# Walker-Wang model code[1]

## Description

A 3D topological code defined by a unitary braided fusion category \( \mathcal{C} \) (also known as a unitary premodular category). The code is defined on a cubic lattice that is resolved to be trivalent, with a qudit of dimension \( |\mathcal{C}| \) located at each edge. The codespace is the ground-state subspace of the Walker-Wang model Hamiltonian [1]. A single-state version of the code provides a resource state for MBQC [2].

## Encoding

For modular chiral anyon theories, a unitary encoder is conjectured to not be implementable in constant depth because it is believed to be an example of a quantum cellular automaton (QCA) (i.e., causal or locality-preserving automorphism) that cannot be locally implemented [3,4]. States of modular gapped theories can be initialized in constant depth [5].

Contour labeling entries:
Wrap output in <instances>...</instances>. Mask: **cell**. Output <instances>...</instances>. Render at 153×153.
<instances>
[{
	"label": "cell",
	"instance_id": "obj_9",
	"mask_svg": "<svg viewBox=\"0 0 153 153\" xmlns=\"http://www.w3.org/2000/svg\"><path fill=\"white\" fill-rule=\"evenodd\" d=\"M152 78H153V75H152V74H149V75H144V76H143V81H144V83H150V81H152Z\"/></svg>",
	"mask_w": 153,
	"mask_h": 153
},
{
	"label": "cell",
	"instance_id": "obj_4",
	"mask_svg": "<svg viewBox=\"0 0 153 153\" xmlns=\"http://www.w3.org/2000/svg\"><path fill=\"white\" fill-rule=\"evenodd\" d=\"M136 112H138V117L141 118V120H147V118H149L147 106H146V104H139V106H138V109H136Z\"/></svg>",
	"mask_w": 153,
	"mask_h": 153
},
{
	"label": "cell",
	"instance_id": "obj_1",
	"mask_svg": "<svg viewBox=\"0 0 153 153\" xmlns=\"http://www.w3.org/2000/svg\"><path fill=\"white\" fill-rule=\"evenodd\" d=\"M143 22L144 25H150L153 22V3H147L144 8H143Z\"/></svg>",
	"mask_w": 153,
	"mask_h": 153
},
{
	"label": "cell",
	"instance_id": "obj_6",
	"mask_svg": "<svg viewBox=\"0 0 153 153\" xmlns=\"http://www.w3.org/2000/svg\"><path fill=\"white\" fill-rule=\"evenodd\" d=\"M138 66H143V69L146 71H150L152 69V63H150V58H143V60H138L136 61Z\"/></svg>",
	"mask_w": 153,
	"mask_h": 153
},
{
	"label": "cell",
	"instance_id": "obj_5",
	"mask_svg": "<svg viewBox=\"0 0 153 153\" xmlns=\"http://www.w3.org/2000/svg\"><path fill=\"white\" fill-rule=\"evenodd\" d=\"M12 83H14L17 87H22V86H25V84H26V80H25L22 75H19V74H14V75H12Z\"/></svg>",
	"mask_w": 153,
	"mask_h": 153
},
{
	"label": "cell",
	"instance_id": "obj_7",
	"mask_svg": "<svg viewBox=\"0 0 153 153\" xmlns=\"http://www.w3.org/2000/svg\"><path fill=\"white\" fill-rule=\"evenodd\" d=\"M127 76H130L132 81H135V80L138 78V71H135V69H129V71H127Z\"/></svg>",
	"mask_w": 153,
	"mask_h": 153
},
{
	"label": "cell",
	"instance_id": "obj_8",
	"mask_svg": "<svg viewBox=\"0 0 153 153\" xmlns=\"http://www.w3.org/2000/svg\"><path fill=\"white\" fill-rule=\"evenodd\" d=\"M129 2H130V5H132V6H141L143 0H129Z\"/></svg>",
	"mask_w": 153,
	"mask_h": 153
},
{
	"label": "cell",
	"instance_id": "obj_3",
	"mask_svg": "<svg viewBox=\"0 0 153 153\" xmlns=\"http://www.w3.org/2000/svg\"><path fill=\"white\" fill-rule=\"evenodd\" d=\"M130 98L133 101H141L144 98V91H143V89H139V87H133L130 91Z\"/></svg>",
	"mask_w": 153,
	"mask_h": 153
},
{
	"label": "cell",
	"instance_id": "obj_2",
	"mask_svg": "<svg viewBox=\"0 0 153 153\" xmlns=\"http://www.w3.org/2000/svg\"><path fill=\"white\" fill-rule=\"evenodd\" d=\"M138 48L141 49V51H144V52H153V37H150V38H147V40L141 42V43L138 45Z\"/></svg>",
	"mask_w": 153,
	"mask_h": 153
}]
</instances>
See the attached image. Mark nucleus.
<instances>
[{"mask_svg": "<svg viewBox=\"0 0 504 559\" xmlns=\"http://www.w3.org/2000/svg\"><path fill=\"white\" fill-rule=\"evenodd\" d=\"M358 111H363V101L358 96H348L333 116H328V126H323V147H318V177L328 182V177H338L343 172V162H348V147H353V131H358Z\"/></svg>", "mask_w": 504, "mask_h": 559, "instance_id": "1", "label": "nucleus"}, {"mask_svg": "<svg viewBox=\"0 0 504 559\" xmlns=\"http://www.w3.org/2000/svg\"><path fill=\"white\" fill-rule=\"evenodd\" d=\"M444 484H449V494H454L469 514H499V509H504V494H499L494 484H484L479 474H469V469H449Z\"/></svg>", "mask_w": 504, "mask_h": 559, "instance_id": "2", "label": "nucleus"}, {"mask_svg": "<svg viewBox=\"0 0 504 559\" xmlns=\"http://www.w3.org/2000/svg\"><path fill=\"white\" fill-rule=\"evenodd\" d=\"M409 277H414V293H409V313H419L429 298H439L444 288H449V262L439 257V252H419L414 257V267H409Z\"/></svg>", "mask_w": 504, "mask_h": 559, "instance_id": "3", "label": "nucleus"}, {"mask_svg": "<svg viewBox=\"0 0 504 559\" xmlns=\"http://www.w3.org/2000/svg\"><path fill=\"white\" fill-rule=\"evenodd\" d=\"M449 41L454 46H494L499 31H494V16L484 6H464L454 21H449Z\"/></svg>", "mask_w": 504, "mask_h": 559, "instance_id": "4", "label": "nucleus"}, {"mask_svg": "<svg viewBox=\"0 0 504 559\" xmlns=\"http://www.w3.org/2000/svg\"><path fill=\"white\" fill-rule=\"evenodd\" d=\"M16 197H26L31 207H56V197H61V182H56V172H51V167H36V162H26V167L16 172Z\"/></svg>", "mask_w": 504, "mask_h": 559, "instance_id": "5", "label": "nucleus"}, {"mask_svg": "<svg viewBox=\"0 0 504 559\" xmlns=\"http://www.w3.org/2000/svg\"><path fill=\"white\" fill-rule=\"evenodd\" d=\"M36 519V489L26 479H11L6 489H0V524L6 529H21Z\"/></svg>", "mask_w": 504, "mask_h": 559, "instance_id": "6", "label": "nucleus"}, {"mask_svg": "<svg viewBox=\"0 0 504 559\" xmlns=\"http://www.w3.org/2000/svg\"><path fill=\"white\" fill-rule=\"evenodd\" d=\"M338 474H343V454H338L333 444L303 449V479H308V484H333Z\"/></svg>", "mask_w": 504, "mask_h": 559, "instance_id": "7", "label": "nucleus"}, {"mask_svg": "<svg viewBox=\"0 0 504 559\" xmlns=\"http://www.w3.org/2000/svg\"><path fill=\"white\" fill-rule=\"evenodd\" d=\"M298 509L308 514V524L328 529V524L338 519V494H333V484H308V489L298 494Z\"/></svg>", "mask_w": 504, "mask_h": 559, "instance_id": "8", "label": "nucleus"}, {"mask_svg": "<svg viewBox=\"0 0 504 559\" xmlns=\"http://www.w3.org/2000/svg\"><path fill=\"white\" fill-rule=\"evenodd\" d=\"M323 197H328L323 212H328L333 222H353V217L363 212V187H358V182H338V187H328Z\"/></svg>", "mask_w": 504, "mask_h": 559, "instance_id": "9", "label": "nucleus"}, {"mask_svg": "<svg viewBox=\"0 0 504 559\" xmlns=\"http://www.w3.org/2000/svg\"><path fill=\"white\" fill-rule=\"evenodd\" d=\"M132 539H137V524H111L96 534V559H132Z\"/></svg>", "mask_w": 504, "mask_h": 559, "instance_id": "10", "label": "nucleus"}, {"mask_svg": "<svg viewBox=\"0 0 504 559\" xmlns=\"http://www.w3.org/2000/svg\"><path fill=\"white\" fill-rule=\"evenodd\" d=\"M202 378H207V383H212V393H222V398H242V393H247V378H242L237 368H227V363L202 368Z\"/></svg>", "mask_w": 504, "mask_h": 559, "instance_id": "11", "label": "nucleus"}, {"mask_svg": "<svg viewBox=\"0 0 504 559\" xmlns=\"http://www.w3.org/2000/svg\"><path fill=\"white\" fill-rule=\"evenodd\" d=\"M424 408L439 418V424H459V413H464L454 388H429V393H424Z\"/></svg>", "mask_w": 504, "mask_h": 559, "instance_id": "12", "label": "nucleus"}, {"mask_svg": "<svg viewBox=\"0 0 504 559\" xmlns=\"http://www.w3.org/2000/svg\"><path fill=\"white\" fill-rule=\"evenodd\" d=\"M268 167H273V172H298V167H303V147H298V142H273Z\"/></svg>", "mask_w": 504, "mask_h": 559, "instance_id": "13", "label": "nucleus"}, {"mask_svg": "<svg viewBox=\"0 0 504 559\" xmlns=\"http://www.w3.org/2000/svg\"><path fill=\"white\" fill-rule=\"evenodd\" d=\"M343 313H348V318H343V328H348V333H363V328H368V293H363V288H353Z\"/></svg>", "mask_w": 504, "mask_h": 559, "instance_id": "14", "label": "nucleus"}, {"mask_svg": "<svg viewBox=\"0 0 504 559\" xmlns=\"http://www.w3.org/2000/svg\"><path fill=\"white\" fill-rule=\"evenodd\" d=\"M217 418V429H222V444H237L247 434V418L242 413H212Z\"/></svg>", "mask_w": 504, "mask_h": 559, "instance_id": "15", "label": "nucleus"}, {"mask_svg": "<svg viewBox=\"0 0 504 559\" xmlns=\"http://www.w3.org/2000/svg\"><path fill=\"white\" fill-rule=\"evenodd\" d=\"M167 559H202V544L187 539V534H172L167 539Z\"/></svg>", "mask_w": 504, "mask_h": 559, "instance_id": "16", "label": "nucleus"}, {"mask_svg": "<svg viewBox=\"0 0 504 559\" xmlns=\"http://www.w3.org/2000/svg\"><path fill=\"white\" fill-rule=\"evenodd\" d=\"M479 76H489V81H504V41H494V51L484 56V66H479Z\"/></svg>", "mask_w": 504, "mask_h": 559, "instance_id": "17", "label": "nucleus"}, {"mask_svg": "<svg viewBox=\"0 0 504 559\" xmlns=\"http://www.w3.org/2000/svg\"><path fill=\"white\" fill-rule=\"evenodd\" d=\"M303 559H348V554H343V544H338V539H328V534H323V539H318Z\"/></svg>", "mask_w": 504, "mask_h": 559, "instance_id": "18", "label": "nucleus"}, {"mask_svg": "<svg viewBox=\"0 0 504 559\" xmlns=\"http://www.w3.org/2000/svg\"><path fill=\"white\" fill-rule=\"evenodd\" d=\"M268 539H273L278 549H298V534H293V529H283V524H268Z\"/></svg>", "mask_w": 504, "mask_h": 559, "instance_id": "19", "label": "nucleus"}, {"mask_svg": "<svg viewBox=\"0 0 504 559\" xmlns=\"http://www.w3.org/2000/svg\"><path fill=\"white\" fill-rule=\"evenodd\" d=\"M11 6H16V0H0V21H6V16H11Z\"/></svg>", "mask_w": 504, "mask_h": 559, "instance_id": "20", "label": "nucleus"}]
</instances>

Task requirements:
Extract the passage of the Walker-Wang model code description from "A 3D topological" through "constant depth [5].". The items are not required for any of the work here.

Finished exercise:
A 3D topological code defined by a unitary braided fusion category \( \mathcal{C} \) (also known as a unitary premodular category). The code is defined on a cubic lattice that is resolved to be trivalent, with a qudit of dimension \( |\mathcal{C}| \) located at each edge. The codespace is the ground-state subspace of the Walker-Wang model Hamiltonian [1]. A single-state version of the code provides a resource state for MBQC [2].

## Encoding

For modular chiral anyon theories, a unitary encoder is conjectured to not be implementable in constant depth because it is believed to be an example of a quantum cellular automaton (QCA) (i.e., causal or locality-preserving automorphism) that cannot be locally implemented [3,4]. States of modular gapped theories can be initialized in constant depth [5].